Beyond Marion, only Heather Basarab's emotional lighting effects seem to go beyond the perfunctory. In one sequence, when all the actors leave the stage, the lights actually perform a narrative function. They take us from the clean white of Marion's living room to the floodlit pig farm, then to the fiery reds of an environmental activist group's 3 a.m. arson attack at the farm, and finally back to Marion's place subdued by darkness in the middle of the night. Theater productions rarely give this much space to their lighting designers, a fact that seems all the more surreal in this wisp of a play. I found myself wishing that Bock had given himself similar permission to develop his dialogue, characters, themes, and ideas.
Rumor has it that a couple of Bock's recent works, The Receptionist and The Thugs, though equally short, are extremely powerful. Both have been exciting critics and audiences in New York. The Thugs, in particular, got theatergoers talking, with its depiction of an unnerving, unknown evil taking place just beyond the fringes of the banal workplace set. I'd like to see those plays someday, not least because their success indicates Bock's ability to craft a really punchy hour-long play.

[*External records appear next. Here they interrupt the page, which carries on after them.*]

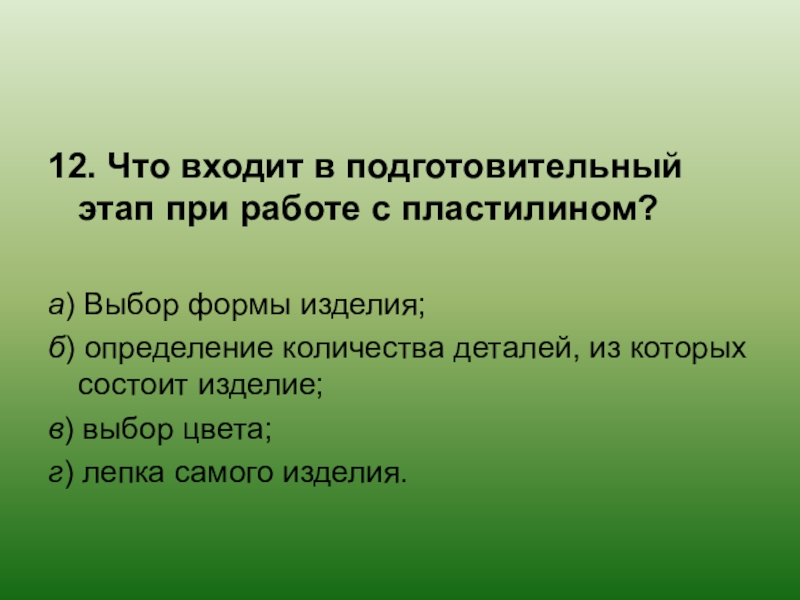 12. Что входит в подготовительный этап при работе с пластилином?

а) Выбор формы изделия;
б) определение количества деталей, из которых состоит изделие;
в) выбор цвета;
г) лепка самого изделия.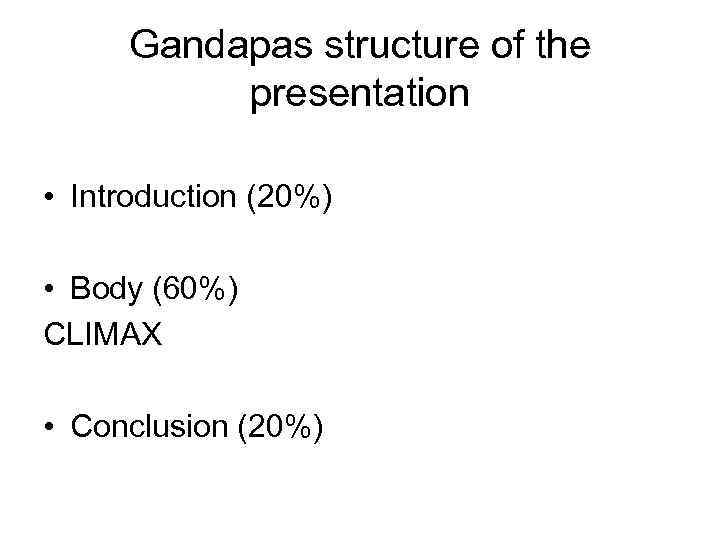 Gandapas structure of the presentation

• Introduction (20%)

• Body (60%)
CLIMAX

• Conclusion (20%)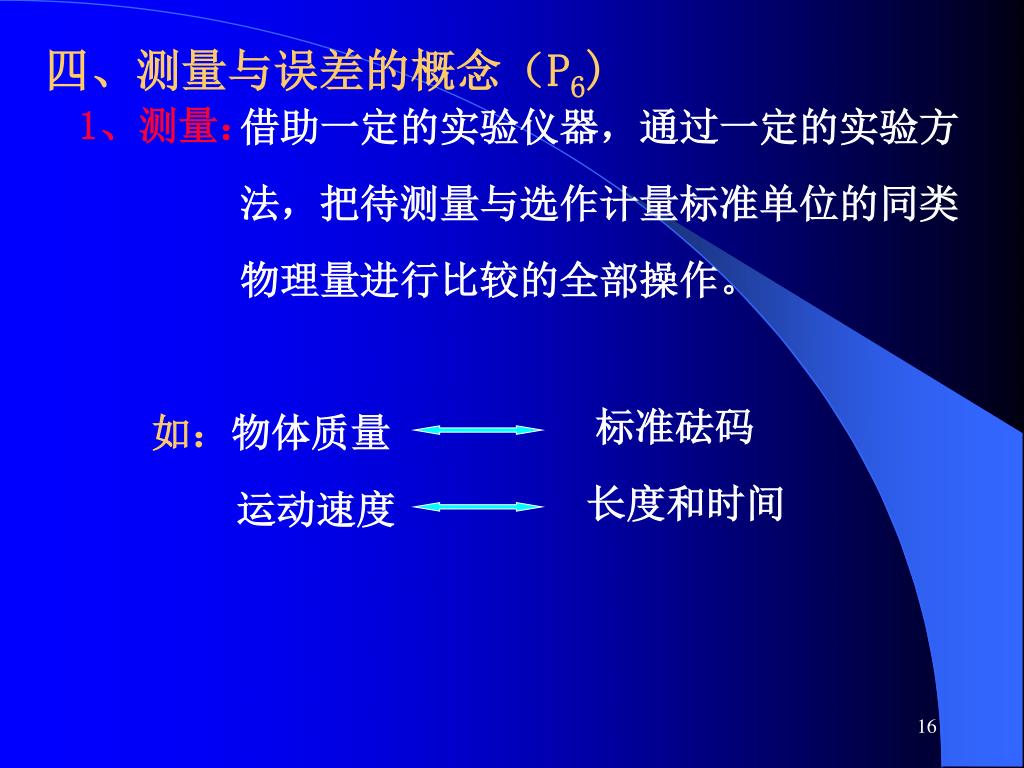 四、测量与误差的概念（$P_6$）

1、测量：借助一定的实验仪器，通过一定的实验方法，把待测量与选作计量标准单位的同类物理量进行比较的全部操作。

如：物体质量 标准砝码

运动速度 长度和时间

16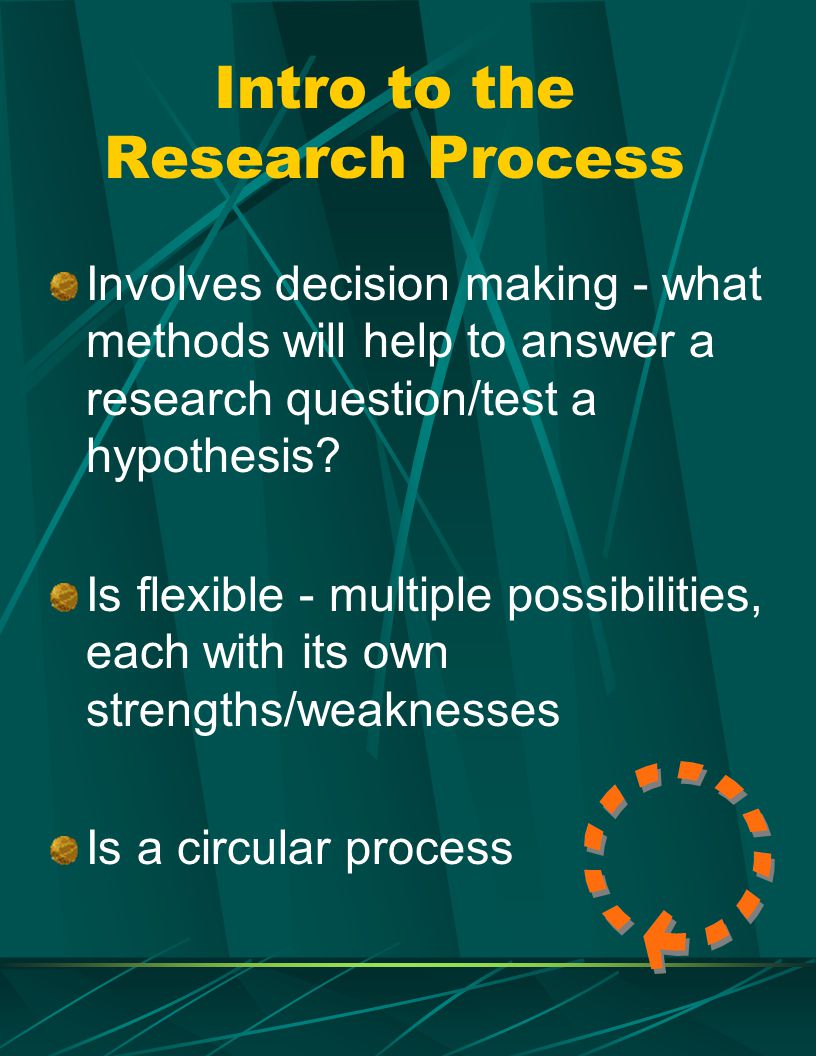 Intro to the Research Process

Involves decision making - what methods will help to answer a research question/test a hypothesis?

Is flexible - multiple possibilities, each with its own strengths/weaknesses

Is a circular process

Even so, I'm wondering if theater companies aren't selling us short by marketing what essentially constitutes half of a program of one-act plays as a full evening's theatrical experience. Brevity isn't always the soul of wit. Perhaps if Encore and Shotgun had presented The Shaker Chair as part of a two-hour offering with The Thugs or The Receptionist, I would have come away feeling that I'd actually been at the theater rather than just poked my head through the door.